British journal of anaesthesia
-
Randomized Controlled Trial
Dexmedetomidine as an adjuvant to ropivacaine prolongs peripheral nerve block: a volunteer study.
Dexmedetomidine is an α-2-receptor agonist which might be used as an additive to local anaesthetics for various regional anaesthetic techniques. We therefore designed this prospective, double-blinded, controlled volunteer study to investigate the effects of dexmedetomidine as an adjuvant to ropivacaine on peripheral nerve block. ⋯ A profound prolongation of UNB of ∼60% was detected with perineural dexmedetomidine when added to 0.75% ropivacaine. The systemic administration of 20 µg dexmedetomidine resulted in a prolongation of ∼10% during UNB with 0.75% ropivacaine. Eudra-CT No.: 2012-000030-19.
-
Randomized Controlled Trial Comparative Study
Oral vs intravenous paracetamol for lower third molar extractions under general anaesthesia: is oral administration inferior?

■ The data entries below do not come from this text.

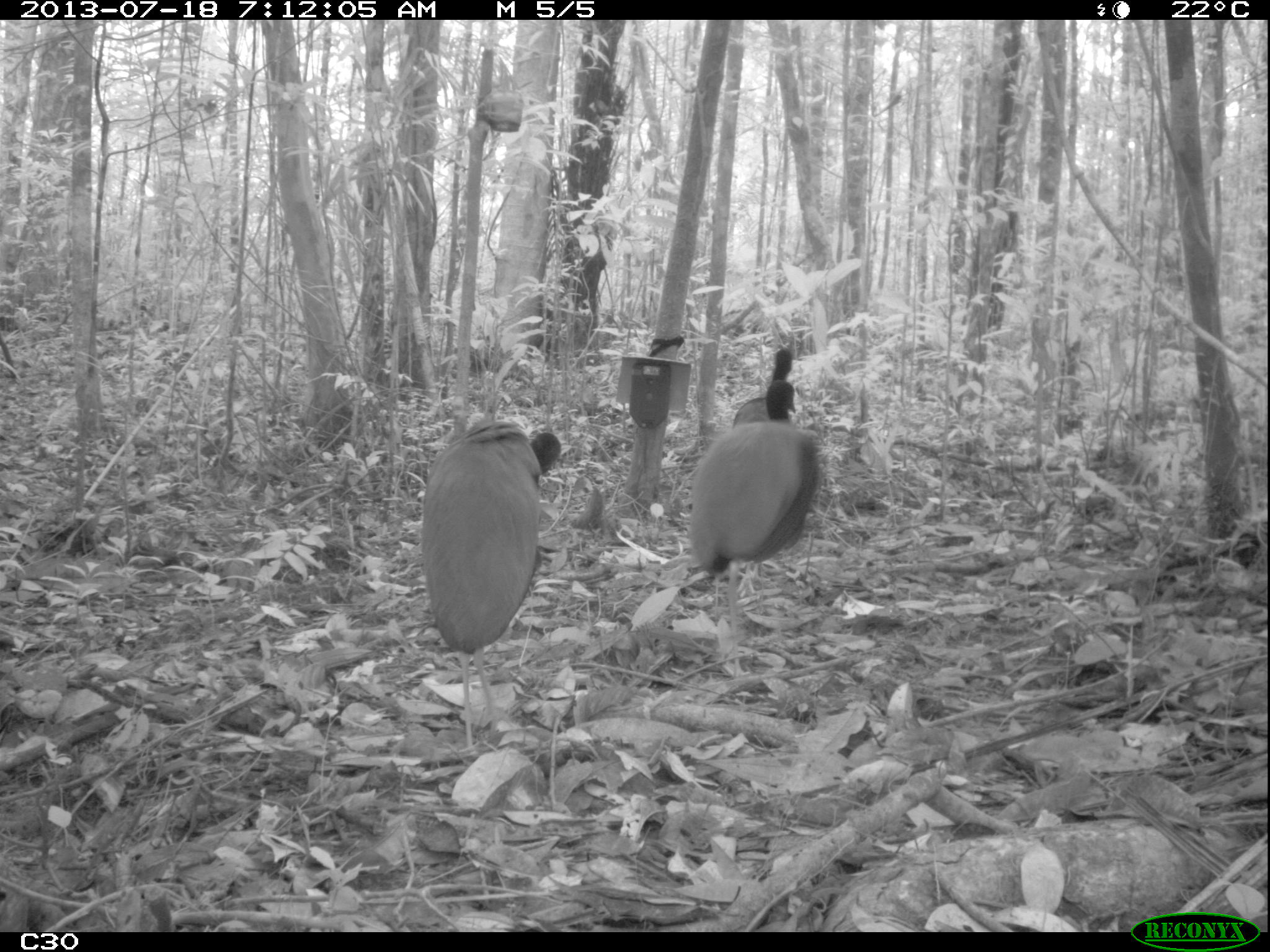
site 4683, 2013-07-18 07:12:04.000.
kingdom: Animalia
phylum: Chordata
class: Aves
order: Gruiformes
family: Psophiidae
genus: Psophia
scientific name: Psophia crepitans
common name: gray-winged trumpeter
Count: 3.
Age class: adult.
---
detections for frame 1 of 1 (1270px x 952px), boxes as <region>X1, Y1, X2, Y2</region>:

Paracetamol formulations provide effective analgesia after surgery [Duggan ST, Scott LJ. Intravenous paracetamol (acetominophen). Drugs 2009; 69: 101-13; Toms L, McQuay HJ, Derry S, Moore RA. Single dose oral paracetamol (acetaminophen) for postoperative pain in adults. Cochrane Database Syst Rev 2008: CD004602]. I.V. paracetamol is superior to oral for pain rescue (Jarde O, Boccard E. Parenteral versus oral route increases paracetamol efficacy. Clin Drug Invest 1997; 14: 474-81). By randomized, double-blinded trial, we aimed to determine whether preoperative oral paracetamol provides inferior postoperative analgesia to preoperative i.v. paracetamol. ⋯ In this study of lower third molar extraction, oral paracetamol is not inferior to i.v. for postoperative analgesia. ISRCTN Registration http://www.controlled-trials.com/ISRCTN77607163.
-
Randomized Controlled Trial
Caudal dexmedetomidine combined with bupivacaine inhibit the response to hernial sac traction in children undergoing inguinal hernia repair.
Caudal bupivacaine is widely used for inguinal hernia repair in children, but often cannot totally eliminate responses to hernial sac traction. The current study examined whether supplementation of caudal bupivacaine with dexmedetomidine could achieve better results. ⋯ The addition of dexmedetomidine to caudal bupivacaine could reduce the response to hernial sac traction, and prolong the duration of postoperative analgesia in children undergoing inguinal hernia repair.
-
Percutaneous transtracheal ventilation (PTV) via a jet ventilator (PTJV) is considered a rescue technique in difficult airway management. However, whether a conventional ventilator can generate adequate ventilation via PTV is not known. Our goal was to evaluate the tidal volume (V(T)) generated by a conventional ventilator during simulated PTV compared with PTJV in a lung model. ⋯ Our result demonstrated that PTJV was effective only when the catheter was pointing towards the lung and requires high operating pressure. A conventional ventilator can generate reasonable minute ventilation through the transtracheal catheter less dependent on directions of catheter insertion and should be considered during emergent PTV.
-
Fourier bicoherence has previously been applied to investigate phase coupling in the EEG in anaesthesia. However, there are significant theoretical limitations regarding its sensitivity in detecting transient episodes of inter-frequency coupling. Therefore, we used a recently developed wavelet bicoherence method to investigate the cross-frequency coupling in the EEG of patients under isoflurane anaesthesia; examining the relationship between the patterns of wavelet bicoherence and the isoflurane concentrations. ⋯ Isoflurane caused cross-frequency coupling between α and slow δ waves. Increasing isoflurane concentration slowed the α frequencies where the coupling had occurred. This phenomenon of α-δ coupling suggests that slow cortical oscillations organize the higher α band activity, which is consistent with other studies in natural sleep.